» **WHAT THE EXERCISE ASKS**: Quote exactly the lines running from the line with "In the photo, is" to the end of the entries, including both, and nothing else.

○ ○ ○ ○ ○

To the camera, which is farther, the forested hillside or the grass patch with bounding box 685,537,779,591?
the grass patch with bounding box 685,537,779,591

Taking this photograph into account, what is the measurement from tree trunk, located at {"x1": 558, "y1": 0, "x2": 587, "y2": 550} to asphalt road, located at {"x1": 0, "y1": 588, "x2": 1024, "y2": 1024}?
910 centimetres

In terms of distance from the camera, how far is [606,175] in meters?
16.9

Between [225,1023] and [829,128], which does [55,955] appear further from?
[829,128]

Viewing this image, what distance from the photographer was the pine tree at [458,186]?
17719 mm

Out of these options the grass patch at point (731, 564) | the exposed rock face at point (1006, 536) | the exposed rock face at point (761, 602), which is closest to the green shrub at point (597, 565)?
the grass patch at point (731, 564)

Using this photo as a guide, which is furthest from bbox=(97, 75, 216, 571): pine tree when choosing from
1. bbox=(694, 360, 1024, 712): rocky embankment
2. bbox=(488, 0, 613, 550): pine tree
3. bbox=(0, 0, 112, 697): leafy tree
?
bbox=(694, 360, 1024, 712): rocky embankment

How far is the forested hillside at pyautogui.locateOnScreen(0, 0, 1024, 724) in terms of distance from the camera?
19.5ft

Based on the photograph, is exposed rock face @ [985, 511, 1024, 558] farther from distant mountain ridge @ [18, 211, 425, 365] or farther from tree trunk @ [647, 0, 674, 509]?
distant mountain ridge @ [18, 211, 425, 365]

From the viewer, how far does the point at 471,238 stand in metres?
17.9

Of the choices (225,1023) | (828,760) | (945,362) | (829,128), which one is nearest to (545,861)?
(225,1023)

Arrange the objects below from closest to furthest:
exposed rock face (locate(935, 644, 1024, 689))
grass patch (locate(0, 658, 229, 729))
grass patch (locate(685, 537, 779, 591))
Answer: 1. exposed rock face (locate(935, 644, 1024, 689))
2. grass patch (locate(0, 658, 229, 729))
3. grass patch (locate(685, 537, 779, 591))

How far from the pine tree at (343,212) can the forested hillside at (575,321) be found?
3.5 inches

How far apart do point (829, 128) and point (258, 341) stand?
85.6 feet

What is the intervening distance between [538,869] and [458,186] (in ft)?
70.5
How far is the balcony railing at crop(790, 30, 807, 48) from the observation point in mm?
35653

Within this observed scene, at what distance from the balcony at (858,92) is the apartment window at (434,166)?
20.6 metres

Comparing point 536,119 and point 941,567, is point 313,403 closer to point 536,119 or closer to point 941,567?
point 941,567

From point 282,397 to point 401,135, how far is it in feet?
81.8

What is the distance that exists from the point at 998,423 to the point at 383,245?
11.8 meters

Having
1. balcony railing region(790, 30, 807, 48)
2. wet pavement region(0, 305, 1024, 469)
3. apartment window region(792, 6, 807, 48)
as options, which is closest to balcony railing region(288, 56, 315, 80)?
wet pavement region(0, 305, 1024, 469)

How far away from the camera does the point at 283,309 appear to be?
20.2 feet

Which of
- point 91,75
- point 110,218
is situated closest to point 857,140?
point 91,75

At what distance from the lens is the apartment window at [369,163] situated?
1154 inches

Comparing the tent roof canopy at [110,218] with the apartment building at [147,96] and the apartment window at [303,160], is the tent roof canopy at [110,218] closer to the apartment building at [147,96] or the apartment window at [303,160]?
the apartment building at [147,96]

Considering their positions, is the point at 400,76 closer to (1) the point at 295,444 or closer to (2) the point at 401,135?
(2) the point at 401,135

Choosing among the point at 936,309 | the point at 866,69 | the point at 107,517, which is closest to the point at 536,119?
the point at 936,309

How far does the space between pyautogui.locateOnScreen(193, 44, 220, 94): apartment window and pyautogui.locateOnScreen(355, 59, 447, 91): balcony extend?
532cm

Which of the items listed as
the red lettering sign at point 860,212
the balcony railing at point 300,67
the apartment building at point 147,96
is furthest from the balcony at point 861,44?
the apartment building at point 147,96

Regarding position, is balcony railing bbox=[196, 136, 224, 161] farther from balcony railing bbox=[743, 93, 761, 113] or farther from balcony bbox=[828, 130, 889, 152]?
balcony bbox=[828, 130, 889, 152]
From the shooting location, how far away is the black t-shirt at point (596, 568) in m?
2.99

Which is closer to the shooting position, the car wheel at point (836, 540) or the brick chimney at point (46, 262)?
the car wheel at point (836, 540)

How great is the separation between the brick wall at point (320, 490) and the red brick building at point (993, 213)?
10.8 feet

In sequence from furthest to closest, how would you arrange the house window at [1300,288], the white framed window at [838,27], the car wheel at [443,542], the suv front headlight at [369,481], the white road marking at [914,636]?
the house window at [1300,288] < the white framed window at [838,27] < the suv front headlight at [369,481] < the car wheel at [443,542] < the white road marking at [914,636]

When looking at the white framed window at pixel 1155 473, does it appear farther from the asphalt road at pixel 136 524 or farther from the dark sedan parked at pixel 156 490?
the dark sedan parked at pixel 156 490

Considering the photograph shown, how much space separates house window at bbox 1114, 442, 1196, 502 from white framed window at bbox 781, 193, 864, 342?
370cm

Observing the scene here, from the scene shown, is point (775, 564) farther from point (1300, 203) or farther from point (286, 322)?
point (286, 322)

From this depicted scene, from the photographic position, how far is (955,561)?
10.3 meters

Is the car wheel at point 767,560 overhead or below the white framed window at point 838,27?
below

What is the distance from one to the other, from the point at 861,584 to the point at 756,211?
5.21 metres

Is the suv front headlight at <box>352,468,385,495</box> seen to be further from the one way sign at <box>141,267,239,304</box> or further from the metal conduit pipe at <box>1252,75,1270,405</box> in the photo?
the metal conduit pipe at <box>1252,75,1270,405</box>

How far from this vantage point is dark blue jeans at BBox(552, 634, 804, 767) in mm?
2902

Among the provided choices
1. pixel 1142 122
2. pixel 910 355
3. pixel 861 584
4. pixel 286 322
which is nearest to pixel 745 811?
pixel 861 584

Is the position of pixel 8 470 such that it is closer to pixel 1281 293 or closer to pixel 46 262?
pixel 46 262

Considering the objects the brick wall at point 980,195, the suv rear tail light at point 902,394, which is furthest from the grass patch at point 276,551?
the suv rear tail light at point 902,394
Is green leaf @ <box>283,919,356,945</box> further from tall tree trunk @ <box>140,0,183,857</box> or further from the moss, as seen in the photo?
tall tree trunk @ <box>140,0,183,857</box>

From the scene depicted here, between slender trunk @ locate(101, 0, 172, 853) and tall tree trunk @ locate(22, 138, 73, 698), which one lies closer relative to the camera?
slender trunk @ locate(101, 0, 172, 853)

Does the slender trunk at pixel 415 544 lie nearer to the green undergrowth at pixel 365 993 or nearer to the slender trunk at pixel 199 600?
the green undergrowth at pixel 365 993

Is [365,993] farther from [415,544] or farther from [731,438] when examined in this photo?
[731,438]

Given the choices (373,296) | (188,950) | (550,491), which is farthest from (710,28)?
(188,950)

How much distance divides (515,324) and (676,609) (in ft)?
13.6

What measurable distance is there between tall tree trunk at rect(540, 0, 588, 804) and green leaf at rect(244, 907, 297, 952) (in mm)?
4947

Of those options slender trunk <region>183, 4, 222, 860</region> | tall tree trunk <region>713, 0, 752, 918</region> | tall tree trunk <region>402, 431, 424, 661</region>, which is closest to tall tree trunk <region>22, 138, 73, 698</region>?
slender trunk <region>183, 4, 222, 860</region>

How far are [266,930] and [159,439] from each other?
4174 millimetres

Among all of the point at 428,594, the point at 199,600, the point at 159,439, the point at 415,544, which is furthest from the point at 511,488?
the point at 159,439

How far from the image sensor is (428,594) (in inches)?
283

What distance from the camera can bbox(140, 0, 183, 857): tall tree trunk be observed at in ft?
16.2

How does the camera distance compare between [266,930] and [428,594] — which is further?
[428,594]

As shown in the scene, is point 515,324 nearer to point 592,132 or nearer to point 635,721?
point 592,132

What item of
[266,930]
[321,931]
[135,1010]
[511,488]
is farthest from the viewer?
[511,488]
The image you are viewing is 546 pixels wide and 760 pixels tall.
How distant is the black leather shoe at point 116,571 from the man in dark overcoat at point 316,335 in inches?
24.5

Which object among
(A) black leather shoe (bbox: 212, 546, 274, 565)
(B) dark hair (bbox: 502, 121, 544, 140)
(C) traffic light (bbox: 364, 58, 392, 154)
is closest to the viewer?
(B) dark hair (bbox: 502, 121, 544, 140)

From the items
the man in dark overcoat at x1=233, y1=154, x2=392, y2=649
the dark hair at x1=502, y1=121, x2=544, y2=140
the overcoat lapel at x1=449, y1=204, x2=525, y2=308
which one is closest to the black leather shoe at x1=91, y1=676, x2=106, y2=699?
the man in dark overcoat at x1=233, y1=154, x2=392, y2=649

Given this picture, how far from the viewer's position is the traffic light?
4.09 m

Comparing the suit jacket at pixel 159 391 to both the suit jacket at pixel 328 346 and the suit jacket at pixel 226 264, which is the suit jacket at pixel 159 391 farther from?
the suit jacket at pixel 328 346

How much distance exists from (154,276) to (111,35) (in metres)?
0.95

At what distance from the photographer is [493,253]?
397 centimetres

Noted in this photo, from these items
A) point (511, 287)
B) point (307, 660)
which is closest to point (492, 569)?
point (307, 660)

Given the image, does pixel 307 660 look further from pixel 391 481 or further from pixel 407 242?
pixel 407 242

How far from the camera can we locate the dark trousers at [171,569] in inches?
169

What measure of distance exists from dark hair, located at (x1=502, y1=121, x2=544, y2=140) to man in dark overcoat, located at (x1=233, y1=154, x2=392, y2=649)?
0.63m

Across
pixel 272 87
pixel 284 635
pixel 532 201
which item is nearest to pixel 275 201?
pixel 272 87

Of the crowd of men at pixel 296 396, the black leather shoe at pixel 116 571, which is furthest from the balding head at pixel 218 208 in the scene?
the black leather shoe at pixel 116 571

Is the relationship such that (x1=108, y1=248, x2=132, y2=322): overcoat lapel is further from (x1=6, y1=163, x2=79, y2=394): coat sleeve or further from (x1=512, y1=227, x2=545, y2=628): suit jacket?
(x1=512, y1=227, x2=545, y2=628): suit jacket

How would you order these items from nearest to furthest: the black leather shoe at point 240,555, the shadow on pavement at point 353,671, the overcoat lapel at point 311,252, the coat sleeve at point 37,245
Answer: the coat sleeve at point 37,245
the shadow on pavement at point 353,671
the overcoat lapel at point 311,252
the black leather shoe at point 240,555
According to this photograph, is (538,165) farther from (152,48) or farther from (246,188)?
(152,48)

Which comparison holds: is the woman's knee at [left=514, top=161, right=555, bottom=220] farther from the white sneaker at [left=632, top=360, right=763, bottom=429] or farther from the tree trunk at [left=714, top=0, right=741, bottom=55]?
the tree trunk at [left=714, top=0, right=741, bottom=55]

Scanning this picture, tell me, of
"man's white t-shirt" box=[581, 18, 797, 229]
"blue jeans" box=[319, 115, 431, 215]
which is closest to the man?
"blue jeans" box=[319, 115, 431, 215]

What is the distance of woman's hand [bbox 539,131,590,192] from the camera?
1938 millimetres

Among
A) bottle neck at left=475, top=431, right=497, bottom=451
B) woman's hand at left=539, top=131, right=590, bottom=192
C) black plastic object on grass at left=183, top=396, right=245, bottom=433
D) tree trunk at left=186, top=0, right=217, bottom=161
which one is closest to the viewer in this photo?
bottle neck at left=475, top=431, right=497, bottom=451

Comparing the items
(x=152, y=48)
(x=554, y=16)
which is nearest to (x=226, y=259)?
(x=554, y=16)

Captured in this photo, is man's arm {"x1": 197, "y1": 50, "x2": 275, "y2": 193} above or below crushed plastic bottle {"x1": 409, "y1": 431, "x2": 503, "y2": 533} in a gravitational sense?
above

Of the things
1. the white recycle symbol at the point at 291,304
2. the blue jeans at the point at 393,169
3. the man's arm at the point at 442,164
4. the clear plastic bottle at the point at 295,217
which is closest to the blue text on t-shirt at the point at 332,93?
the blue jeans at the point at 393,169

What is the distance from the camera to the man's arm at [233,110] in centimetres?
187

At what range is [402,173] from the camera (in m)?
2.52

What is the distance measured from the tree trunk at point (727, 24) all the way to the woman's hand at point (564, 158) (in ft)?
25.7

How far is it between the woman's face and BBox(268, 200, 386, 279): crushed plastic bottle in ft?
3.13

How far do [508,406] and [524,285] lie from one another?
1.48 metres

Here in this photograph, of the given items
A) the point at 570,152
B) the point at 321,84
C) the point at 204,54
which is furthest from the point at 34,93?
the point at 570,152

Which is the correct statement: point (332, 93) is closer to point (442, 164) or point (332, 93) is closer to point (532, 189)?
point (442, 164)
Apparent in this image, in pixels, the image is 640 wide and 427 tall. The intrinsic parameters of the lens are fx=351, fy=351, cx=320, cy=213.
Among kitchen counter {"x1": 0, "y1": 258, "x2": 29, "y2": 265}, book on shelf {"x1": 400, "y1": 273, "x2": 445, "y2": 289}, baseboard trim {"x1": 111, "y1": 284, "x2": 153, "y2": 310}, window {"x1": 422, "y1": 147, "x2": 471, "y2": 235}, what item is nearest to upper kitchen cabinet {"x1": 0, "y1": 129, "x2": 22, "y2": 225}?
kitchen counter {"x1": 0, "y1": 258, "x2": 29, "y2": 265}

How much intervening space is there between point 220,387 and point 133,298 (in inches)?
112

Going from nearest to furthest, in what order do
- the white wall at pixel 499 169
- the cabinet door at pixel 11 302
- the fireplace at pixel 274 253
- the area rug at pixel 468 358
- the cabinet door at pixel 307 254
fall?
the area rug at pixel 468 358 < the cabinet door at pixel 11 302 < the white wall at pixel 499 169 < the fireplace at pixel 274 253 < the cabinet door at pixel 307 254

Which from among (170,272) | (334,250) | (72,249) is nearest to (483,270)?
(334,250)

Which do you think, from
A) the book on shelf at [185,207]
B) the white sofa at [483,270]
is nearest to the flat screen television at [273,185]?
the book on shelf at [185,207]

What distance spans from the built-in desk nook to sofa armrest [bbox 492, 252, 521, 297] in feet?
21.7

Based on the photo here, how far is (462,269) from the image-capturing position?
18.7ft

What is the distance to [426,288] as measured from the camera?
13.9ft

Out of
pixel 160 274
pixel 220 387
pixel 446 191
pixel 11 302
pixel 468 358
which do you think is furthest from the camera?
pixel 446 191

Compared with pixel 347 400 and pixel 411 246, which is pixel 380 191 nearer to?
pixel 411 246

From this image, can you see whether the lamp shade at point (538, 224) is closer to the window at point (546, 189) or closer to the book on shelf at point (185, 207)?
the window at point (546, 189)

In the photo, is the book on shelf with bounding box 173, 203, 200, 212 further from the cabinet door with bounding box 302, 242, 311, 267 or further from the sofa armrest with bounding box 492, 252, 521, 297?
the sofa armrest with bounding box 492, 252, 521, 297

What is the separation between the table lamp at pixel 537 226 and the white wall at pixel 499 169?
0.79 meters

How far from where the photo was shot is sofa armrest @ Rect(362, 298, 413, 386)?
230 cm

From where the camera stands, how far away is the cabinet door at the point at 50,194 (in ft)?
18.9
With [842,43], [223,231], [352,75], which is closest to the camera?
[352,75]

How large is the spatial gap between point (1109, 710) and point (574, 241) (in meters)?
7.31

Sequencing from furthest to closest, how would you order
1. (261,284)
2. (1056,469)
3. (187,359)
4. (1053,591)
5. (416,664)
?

○ ○ ○ ○ ○

» **THE SOLUTION**:
In the photo, is the book on shelf with bounding box 173, 203, 200, 212 further from the cabinet door with bounding box 302, 242, 311, 267 or further from the sofa armrest with bounding box 492, 252, 521, 297?
the sofa armrest with bounding box 492, 252, 521, 297

What is the separation between the table lamp at pixel 537 226 and the white wall at pixel 499 169?
0.79 meters

How far from where the photo was shot is sofa armrest @ Rect(362, 298, 413, 386)?
230 cm

From where the camera stands, how far away is the cabinet door at the point at 50,194 (in ft)?
18.9
With [842,43], [223,231], [352,75], which is closest to the camera?
[352,75]

How large is the spatial gap between point (1109, 710) and point (574, 241) (in meters)?
7.31

Sequencing from furthest to closest, how would you order
1. (261,284)
2. (1056,469)
3. (187,359)
4. (1053,591)
5. (416,664)
?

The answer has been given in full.